The strength of this book is not in its claim for a particular new chronology, but in placing policing at the center of our thinking about the American city in the 1960s. (The special section on policing and schools in Journal of Urban History 49, no. 5 (2023), edited by Walter C. Stern with articles by Stern, Menika Dirkson, Deirdre Mayer Dougherty, Max Felker-Kantor, Jon N. Hale and Candace Livingston, Judith Kafka, Matthew B. Kautz, Mahasan Offutt-Chaney, and Noah Remnick, contributes to that effort very well, too.) The violent and pervasive policing of students and young Black and Puerto Rican boys and girls, in particular, is well conveyed in Hayes’s work, as is the readiness of those young people to go to the streets, night after night in July 1964, and push back. Theirs was a message sent from and in pain, and the reply came from white New Yorkers, many of them the working- and middle-class people who had started to organize themselves against school desegregation a few years earlier wearing the mantle of “safety” and “neighborhood schools.” White New Yorkers were the beneficiaries of the city’s unjust and racist distribution of state power, and they would defend that privilege vigorously.
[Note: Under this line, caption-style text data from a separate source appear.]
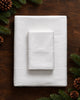 A neatly folded white bedding set, including a fitted sheet and a pillowcase, surrounded by pinecones.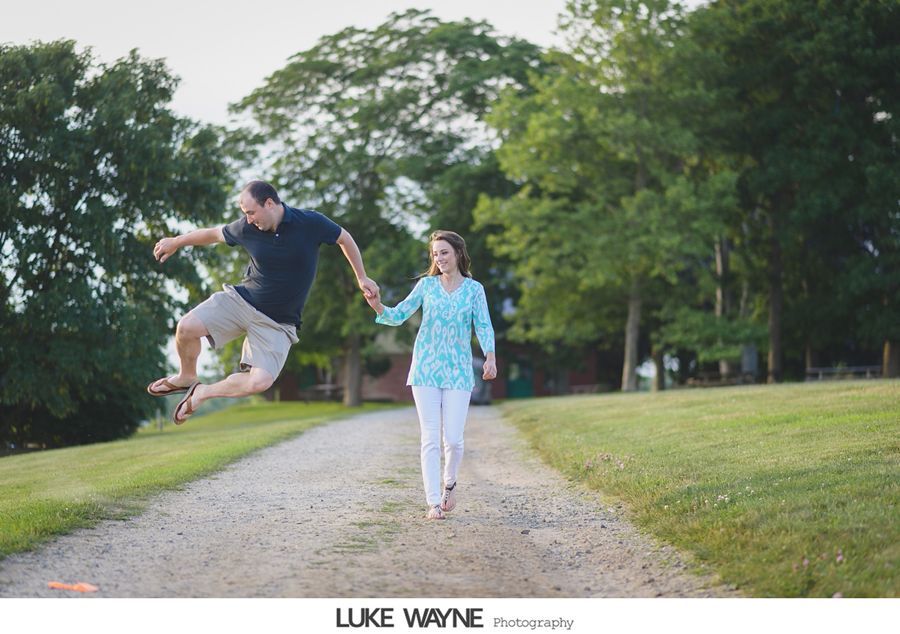 Man jumping, holding hands with woman walking on path; park setting.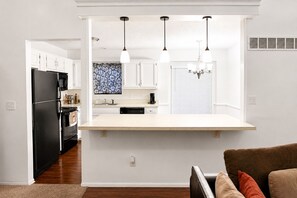A modern kitchen with white cabinetry, a black refrigerator, and a central island with pendant lighting.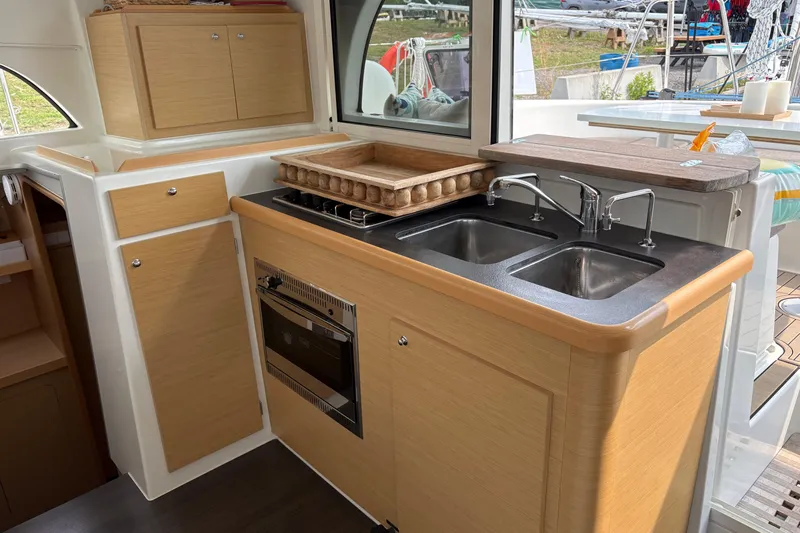 Too Impulsive Yacht Photos Pics Modern kitchen in 2014 Lagoon 380 S2 catamaran with dual sinks and oven.
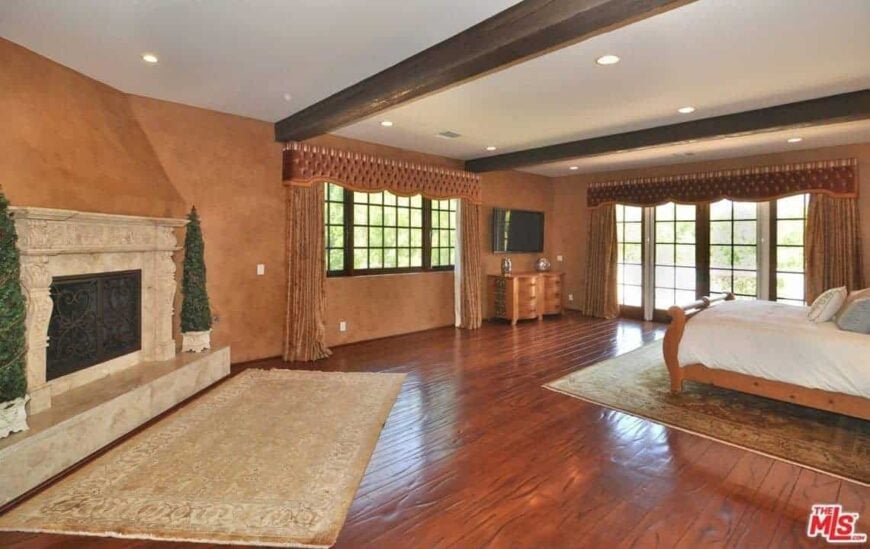 宽敞的主卧室，硬木地板和带横梁的天花板。房间里有一张漂亮的床和一座被棕色墙壁包围的壁炉。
Christopher Hayes has offered a highly readable and evocative rendering of the Harlem uprising of 1964, its causes, and its immediate policy aftermath. As the first of the wave of 1960s summers of unrest—including Watts in 1965 and Washington, DC, and Detroit in 1968, among many others—the Harlem uprising is important as a force in the making of the US city. But Hayes shows us that the uprising provides a distinct window into how education and policing, alongside housing and labor markets, were constraining the lives of Black and Puerto Rican New Yorkers. And how the city’s white majority marshaled new tactics to keep it just that way.